A reassurance loop is the urge to keep checking, asking, or verifying to overcome anxiety. Classic anxiety/OCD research shows that frequent reassurance provides brief relief and reinforces the cycle long-term; your brain learns “ask again or you’re not safe.” Swap a partner or friend for an endlessly patient chatbot, and the loop can run 24/7
Source 3: Reassurance seeking in the anxiety disorders and OCD
Recent coverage has shown how using AI for constant reassurance can worsen compulsive checking and negatively impact human connection (e.g., “If I ask one more time, I’ll finally feel okay”—until you don’t)
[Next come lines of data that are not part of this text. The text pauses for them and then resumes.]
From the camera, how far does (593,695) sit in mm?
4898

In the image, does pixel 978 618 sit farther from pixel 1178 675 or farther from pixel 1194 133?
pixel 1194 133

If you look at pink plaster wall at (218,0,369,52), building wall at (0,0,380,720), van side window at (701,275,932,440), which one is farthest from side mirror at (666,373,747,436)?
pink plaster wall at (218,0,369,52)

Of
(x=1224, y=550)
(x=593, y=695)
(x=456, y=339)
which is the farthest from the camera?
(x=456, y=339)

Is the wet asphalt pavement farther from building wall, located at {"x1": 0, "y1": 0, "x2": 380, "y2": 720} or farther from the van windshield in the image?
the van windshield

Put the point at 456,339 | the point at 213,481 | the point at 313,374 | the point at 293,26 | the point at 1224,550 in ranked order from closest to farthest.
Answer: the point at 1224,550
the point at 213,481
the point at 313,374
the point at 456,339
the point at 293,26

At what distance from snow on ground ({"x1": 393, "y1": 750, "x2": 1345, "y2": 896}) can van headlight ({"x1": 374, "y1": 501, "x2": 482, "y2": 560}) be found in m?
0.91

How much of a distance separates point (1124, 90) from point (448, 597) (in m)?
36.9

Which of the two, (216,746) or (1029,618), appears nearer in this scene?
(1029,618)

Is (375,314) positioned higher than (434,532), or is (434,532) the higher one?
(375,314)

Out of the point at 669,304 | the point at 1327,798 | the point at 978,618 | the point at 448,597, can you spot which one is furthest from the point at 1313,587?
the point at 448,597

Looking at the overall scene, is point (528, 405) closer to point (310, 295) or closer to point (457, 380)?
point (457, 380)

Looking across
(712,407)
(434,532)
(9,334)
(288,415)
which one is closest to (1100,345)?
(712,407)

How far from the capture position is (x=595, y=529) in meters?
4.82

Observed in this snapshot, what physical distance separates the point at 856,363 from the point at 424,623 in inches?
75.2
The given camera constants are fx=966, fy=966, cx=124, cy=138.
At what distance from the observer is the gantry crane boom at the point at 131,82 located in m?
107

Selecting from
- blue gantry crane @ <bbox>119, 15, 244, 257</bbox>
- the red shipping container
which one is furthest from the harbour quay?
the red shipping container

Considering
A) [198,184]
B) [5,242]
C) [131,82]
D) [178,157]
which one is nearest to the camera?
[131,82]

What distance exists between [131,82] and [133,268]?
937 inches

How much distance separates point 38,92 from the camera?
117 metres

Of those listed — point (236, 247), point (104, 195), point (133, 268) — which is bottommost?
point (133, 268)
Source 4: How ChatGPT Could Be Making Your OCD Worse – Teen Vogue
Chatbots can feel soothing because they’re instant and tireless, yet that design can reward the very behavior that keeps people stuck. Experts caution that the tech can misread risk and encourage dependence. Some states are now restricting or scrutinizing AI marketed as mental-health help. Use tools, but train the skill that keeps you from getting hooked [1, 2]
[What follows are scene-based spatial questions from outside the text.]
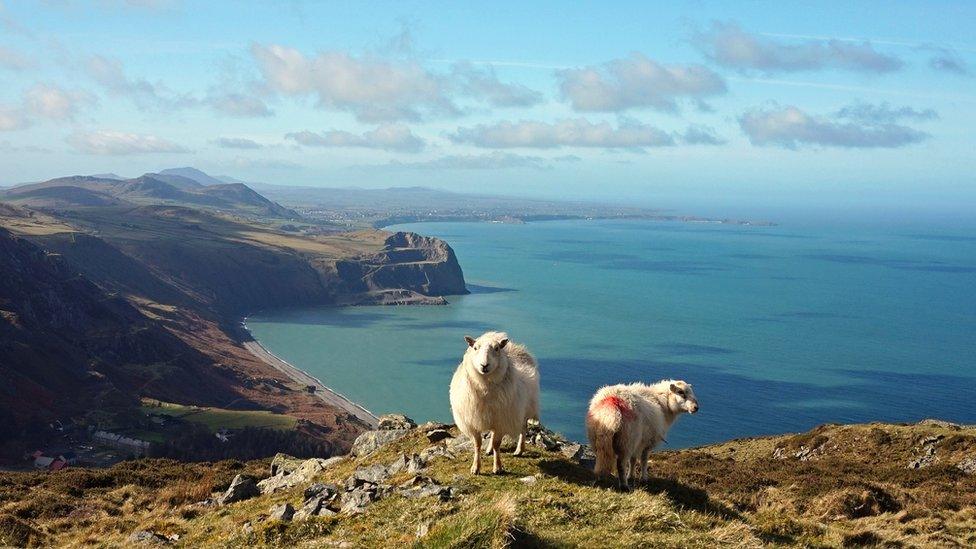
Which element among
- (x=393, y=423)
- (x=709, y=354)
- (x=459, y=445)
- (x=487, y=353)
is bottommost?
(x=709, y=354)

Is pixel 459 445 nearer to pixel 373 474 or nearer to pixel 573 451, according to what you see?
pixel 373 474

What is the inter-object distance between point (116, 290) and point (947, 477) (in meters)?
181

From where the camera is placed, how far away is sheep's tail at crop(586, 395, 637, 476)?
1383 centimetres

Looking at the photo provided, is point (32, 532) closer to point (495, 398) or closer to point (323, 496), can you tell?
point (323, 496)

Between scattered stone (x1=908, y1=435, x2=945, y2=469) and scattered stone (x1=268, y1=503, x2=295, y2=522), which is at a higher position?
scattered stone (x1=268, y1=503, x2=295, y2=522)

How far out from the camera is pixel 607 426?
543 inches

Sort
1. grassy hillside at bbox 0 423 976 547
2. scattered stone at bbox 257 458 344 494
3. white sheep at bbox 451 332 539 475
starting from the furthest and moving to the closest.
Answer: scattered stone at bbox 257 458 344 494 → white sheep at bbox 451 332 539 475 → grassy hillside at bbox 0 423 976 547

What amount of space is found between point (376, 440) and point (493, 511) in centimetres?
1282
Why ACT targets the loop differently
ACT is a form of mindfulness-based behavior training that builds psychological flexibility, which is the capacity to notice thoughts and feelings, then choose actions that are per your values. Meta-analytic and process research shows that as flexibility increases, distress and stuck patterns tend to drop.
Source 5: The Six Core Processes of ACT
Source 6: Examining domains of psychological flexibility and inflexibility
Similarly, one of its core skills is cognitive defusion: treating thoughts as words and images by the mind, not commands. And this isn’t just theory: brief defusion exercises have repeatedly been shown to reduce the believability and emotional punch of sticky thoughts; often within a single session [7, 8]
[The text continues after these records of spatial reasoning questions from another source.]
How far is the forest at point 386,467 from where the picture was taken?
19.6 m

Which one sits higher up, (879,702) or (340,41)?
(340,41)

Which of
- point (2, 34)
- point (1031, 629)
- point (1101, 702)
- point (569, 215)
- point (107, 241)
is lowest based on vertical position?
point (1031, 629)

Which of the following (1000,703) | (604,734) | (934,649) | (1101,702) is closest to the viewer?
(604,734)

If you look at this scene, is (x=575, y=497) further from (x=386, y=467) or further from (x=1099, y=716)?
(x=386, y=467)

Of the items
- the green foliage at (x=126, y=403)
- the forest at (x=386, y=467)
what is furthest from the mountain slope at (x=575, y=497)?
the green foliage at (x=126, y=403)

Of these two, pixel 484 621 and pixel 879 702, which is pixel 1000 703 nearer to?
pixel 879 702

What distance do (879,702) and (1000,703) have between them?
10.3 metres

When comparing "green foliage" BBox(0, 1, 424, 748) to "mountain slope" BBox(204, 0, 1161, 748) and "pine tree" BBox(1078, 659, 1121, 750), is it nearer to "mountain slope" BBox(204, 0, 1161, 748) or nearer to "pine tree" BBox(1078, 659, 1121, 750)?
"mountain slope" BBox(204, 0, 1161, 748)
Source 7: The effects of cognitive defusion and thought distraction
The 60-Second Defusion
Use this the next time you feel the urge to ask the bot for reassurance, thinking “just to be sure.”
1. Catch the sentence
Write the exact urge-line your mind is selling:
“If I ask again, I’ll finally be certain.”
2. Add the defusion prefix
“I’m noticing that I am having a thought that** if I ask again, I’ll finally be certain.”
3. Read it once, slowly
Notice how it now sounds like text on a screen, not a rule.
4. Name one observable fact
For example: *“I already asked three times and nothing changed.”*
5. Choose a small, values-aligned action
Close the tab and take a small action towards your values.
Three real-life scripts
Health spiral:
“I’m having the thought that this symptom means something catastrophic.”
Tiny move: Try to map out a plan like “If still worried tomorrow, message my clinician”) and return to what you were doing. Cyberchondria research links repeated checking with more anxiety; defusion helps you pause the cycle.
Source 8: Conceptualizations of Cyberchondria and Relations to the Anxiety
Relationship reassurance:
“I’m having the thought that if they don’t reply in 10 minutes, they’re upset with me.”
Tiny move: send one clear, kind message once or step away for 15 minutes.
Why defusion beats “just get more answers”
FAQs
Is defusion the same as positive thinking?
No. Defusion doesn’t argue with a thought or replace it; it labels the thought so you can act on your values instead of on fear. (Studies show brief defusion reduces a thought’s believability and emotional sting)
Is this real mindfulness training if there’s no sitting practice?
Yes. In ACT, mindfulness means awareness plus flexibility in the moment. Defusion is a mindfulness skill you can run mid-scroll, mid-email, mid-worry; no timer required.
Will defusion stop the thought from coming back?
Thoughts come and go. The win is that you’re less fused with them, so they drive your behavior less. With practice, the loop weakens.